» **Set problem**
Please name the solver that the passage on succinct encodings presents for finding the grouped independent support of a Boolean formula.

» **Provided passage**
════
We wondered what we could achieve by *changing the encoding*. What if we could come up with an *exponentially* more succinct encoding than that of the current state of the art? What would we have to give up on, then? Maybe we can gain an exponential reduction in size in exchange for higher theoretical complexity? If so, can we design a solver for that harder problem that is fast *in practice*? If so, can we use that solver to solve exponentially larger problem instances than the current state of the art?

In this work, we present a case study of an NP-hard problem, the *generalised identifying code set (GICS)* problem^{1}, which we reduce to a computationally harder problem: that of finding a *grouped independent support (GIS)* of a Boolean formula (more on that later). We then design and implement a new solver, *gismo*, for finding the grouped independent support of a Boolean formula, and demonstrate how effective gismo is in solving the GICS problem.

## Hotel fire safety

Let me explain the *generalised identifying code set (GICS)*^{1} problem with an example.

### A famous hotel

I am known among my coworkers as someone who gets a bit agitated about fire safety^{2}.
════
» **Data block**
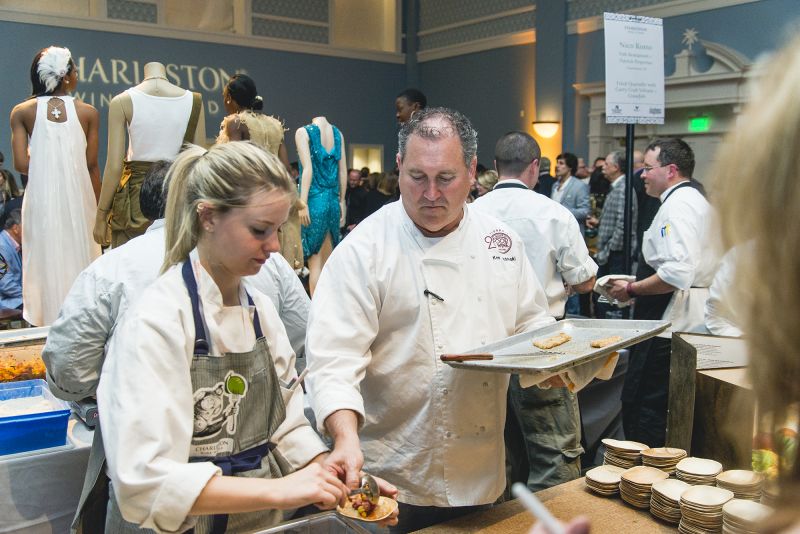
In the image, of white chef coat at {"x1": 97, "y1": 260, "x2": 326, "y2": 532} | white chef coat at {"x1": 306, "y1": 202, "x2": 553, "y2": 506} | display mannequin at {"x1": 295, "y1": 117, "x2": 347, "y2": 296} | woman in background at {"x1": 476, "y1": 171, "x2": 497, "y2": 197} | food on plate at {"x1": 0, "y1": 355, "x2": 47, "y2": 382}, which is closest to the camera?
════
» **Correct output**
gismo